The in vivo approaches used in this study indicate that, beyond the classical role of DCs in antigen presentation, these cells also contribute to the direct elimination of iRBCs during acute Plasmodium infection. For several days after Pc infection, subcapsular RP DCs were highly efficient in the recognition and capture of iRBCs. Complete DC maturation appeared to be achieved only during crisis when restructuring of the spleen might facilitate the development of the acquired immunity. Taking into account the specifics of different parasite-host interactions, we speculate whether our findings in mouse models could be applied to human malaria. The adhesion of P. falciparum iRBCs to human monocyte-derived DCs through the scavenger receptor CD36 has been shown to inhibit DC maturation and subsequently reduce their capacity to activate T cells [58]. This observation was interpreted as the impairment of the DC function during P. falciparum infection. However, our data showing the induction of FcγRI in splenic DCs during pre-crisis open the possibility that recognition of opsonized iRBCs through this receptor can overcome the down-regulatory activity of CD36 signaling. Thus, the opposite effects of malaria on DC function could be related to the different activation profiles of DCs, which are greatly influenced by the surrounding tissue microenvironment, rather than other factors previously discussed such as different species and strains of hosts and parasites [59]. Together, our data add novel information to this area of immunology and demonstrate that in vivo imaging may help to unravel the mechanisms underlying protective immunity against malaria.
Materials and Methods
Mice, parasites and infections
Six- to eight-week-old B6, B6.CD11c-DTR [28], B6.CFP [60] and B6.CD11c-YFP mice [61] were bred under specific pathogen-free conditions at the Animal Facilities of Instituto Gulbenkian de Ciência (IGC), Instituto de Ciências Biomédicas at the Universidade de São Paulo (ICB-USP) or Institut de Transgénose Orléans-Villejuif.
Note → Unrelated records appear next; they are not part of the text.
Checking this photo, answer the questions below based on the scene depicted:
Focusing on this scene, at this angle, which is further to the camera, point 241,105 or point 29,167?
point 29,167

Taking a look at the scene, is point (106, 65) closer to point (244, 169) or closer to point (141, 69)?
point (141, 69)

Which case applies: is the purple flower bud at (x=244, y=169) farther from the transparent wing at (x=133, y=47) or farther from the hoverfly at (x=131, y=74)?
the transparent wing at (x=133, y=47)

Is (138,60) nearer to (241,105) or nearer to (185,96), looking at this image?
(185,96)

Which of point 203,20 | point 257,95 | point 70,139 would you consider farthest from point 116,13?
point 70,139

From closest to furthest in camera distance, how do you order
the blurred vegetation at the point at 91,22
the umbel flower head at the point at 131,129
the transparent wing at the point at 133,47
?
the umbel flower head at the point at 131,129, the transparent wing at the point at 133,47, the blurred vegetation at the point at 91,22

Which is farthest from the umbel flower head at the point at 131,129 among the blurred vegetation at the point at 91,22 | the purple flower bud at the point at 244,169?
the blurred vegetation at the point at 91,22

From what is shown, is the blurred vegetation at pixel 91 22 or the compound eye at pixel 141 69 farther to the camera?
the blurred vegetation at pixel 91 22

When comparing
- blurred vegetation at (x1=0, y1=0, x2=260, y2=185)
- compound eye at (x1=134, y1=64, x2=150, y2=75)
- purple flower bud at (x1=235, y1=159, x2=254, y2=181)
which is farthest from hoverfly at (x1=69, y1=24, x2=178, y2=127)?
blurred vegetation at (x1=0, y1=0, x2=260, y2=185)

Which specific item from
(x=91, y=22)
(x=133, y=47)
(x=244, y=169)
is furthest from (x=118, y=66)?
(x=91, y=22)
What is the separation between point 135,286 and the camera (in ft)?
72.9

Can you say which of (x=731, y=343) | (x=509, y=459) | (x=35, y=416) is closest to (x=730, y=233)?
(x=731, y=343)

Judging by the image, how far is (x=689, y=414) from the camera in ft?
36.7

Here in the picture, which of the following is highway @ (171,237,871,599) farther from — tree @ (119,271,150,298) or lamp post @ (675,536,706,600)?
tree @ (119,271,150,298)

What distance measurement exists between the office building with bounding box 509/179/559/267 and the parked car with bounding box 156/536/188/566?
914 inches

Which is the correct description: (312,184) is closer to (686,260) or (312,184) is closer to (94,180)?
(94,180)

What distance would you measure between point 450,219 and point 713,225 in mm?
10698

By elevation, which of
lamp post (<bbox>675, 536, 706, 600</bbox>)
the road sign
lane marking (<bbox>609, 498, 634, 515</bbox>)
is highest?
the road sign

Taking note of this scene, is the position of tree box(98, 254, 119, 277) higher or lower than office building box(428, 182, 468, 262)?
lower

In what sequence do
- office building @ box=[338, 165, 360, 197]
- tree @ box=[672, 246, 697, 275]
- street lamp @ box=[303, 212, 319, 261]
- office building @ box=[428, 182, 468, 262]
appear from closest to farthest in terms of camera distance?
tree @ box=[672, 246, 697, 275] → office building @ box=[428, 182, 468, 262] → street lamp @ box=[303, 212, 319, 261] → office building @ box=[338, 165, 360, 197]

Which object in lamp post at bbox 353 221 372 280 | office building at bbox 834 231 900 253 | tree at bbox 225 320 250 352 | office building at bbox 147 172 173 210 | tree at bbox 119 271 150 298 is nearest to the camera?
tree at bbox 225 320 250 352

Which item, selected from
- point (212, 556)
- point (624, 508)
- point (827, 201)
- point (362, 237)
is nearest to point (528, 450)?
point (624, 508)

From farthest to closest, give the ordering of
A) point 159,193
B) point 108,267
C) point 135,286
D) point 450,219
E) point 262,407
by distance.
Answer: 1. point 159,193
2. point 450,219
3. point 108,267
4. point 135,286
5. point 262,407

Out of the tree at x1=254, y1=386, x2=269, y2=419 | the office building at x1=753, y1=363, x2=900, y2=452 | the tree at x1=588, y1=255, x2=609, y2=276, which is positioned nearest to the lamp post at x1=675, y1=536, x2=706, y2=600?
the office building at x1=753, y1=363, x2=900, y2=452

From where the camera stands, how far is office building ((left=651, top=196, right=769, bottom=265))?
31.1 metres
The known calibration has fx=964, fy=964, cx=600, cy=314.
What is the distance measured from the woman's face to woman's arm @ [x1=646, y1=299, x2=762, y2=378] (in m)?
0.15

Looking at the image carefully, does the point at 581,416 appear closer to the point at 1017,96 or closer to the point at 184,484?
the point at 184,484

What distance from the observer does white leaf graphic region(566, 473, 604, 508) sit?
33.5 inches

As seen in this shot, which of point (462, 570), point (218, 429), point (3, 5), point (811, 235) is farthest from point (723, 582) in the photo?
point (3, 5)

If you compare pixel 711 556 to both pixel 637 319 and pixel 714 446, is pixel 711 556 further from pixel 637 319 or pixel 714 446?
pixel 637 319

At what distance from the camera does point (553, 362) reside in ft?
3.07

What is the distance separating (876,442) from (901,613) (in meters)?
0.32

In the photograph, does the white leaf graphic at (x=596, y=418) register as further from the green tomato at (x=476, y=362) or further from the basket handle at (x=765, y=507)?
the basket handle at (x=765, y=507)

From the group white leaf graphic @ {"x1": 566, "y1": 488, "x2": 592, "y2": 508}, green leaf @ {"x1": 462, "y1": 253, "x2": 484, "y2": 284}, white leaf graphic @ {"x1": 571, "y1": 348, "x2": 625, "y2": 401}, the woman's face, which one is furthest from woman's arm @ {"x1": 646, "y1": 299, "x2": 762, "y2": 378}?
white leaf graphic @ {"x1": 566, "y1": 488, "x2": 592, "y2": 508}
Pc (AS strain), Py (XL strain) and mCherry-Pc were maintained previously as described [62], [63]. GFP-Pc parasites were selected by treatment with pyrimethamine (Sigma-Aldrich, USA) [64]. The Instituto de Medicina Molecular at the Universidade de Lisboa provided Anopheles stephensi mosquitoes infected with Pb (ANKA strain). Mice were infected intraperitoneally (i.p.) with 1 × 106 iRBCs (blood from infected mice), and intravenously (i.v.) with 1 × 108 iRBCs or 1 × 103 sporozoites. Purified iRBCs were used where specified. The iRBCs were obtained during a period of the circadian cycle in which mature stages predominated (>95% late trophozoites/schizonts).
Ethics statement
All procedures were in accordance with the national regulations of Conselho Nacional de Saúde and Colégio Brasileiro em Experimentação Animal (COBEA) and Federation of European Laboratory Animal Science Associations (FELASA). The protocols were approved by the Comissão de Ética no Uso de Animais (CEUA) of ICB-USP, São Paulo, Brazil under permit numbers 0036/2007 and 0174/2011, and by FELASA under permit number AO10/2010.
DTx and ClLip treatments
To deplete CD11c+ cells, B6.CD11c-DTR mice were injected i.p. with a single dose of 2 ng/g body weight of DTx (Sigma-Aldrich) 24 h before iRBC infection or 48 h after sporozoite infection. This dose is half of the one previously established to deplete CD11c+ cells [65] and it was used to reduce drug toxicity. To deplete MARCO+/MOMA1+ cells, B6 mice were injected i.v. with 8.5 µg/g body weight of ClLip 24 h before infection [40]. Phosphate buffered saline (PBS) or PBS liposomes (PBSLip) were injected as controls. The procedures to obtain ClLip and PBSLip were described elsewhere [66].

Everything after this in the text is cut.